7月17日の金融政策決定会合で、日本銀行は新たに導入する気候変動対応オペの骨子素案を公表した(コラム「気候変動対応への関与は日本銀行の使命に照らして妥当か:新型オペの骨子素案」、2021年7月16日)。

対外公表分では、「気候変動対応に資するための取り組みについて一定の開示を行っている先」が対象になる、と説明されていた。その時点では「一定の開示を行っている先」が何を意味するかは明らかでなかったが、その後の総裁記者会見での総裁の説明によると、これは、気候関連財務情報開示タスクフォース(TCFD)が推奨する気候関連の情報開示に取り組んでいる銀行を想定していることが分かった。

TCFDは金融安定理事会(FSB)が立ち上げた組織であり、2017年6月に公表した報告書で、企業等に対して気候変動関連リスクに関するガバナンス、戦略、リスク管理、指標・目標を開示することを求めている。その提言を受け入れる日本企業が増えている。
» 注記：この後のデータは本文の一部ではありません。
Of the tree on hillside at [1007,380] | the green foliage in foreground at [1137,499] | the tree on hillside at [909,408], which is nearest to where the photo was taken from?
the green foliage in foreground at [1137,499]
ただし、これをオペ対象の厳格な条件にすると、その条件を満たすのは、比較的規模の大きい銀行に限られてしまうだろう。しかし実際には、TCFDの提言を受け入れる予定がある、検討している、等といった比較的緩い条件で、日本銀行がオペへの参加を認める可能性があるのではないか。

対象が限られ、オペの規模が大きくならないと、気候変動リスクへの対応というオペの本来の狙いが実現されなくなってしまうためだ。

銀行の判断にある種「丸投げ」か

他方、バックファイナンスの対象となる投融資については、①グリーンローン/ボンド、②サステナビリティ・リンク・ローン/ボンド(気候変動対応に紐づく評価指標が設定されているもの)、③トランジション・ファイナンスにかかる投融資が考えられる、とされた。

ところで、何をもってグリーンローンとするか等は明確でない。総裁も、そうした分類(タクソノミー)がまだ世界的に確立されていないことを指摘している。

そうであれば、この枠組みは銀行自身の分類、査定、判断に任されることになる。その場合、基準は統一されずにばらばらなものとなる。グリーンローンの基準のあいまいさが相当残されることになるだろう。他方で、日本銀行はそれを厳しく審査しないとみられ、結果的に広範囲の資産が対象となるのではないか。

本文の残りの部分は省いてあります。